■ Records to process:
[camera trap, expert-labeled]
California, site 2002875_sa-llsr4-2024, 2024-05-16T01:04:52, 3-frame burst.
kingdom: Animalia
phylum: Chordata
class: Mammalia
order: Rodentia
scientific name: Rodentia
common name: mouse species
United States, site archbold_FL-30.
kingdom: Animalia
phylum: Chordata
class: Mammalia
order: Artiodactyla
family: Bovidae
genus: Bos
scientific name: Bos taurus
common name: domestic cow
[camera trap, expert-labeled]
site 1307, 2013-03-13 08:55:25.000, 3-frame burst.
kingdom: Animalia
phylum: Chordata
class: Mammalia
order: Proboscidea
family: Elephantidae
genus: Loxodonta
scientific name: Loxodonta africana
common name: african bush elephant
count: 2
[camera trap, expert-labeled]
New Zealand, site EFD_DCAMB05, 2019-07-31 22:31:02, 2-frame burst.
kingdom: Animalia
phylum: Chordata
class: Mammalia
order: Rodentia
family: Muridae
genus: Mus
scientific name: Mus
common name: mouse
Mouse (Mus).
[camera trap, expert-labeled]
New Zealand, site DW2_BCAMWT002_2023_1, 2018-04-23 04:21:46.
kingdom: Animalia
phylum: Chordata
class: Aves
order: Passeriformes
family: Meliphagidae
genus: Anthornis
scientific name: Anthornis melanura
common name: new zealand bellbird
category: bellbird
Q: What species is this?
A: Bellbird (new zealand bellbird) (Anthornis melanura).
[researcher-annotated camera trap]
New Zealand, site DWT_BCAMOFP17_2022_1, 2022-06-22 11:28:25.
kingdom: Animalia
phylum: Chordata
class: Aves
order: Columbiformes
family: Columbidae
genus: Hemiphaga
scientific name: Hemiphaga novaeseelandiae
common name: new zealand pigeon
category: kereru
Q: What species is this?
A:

■ Work order:
I'd like every line with the string "family" copied from the listing.

■ Exercise response:
family: Bovidae
family: Elephantidae
family: Muridae
family: Meliphagidae
family: Columbidae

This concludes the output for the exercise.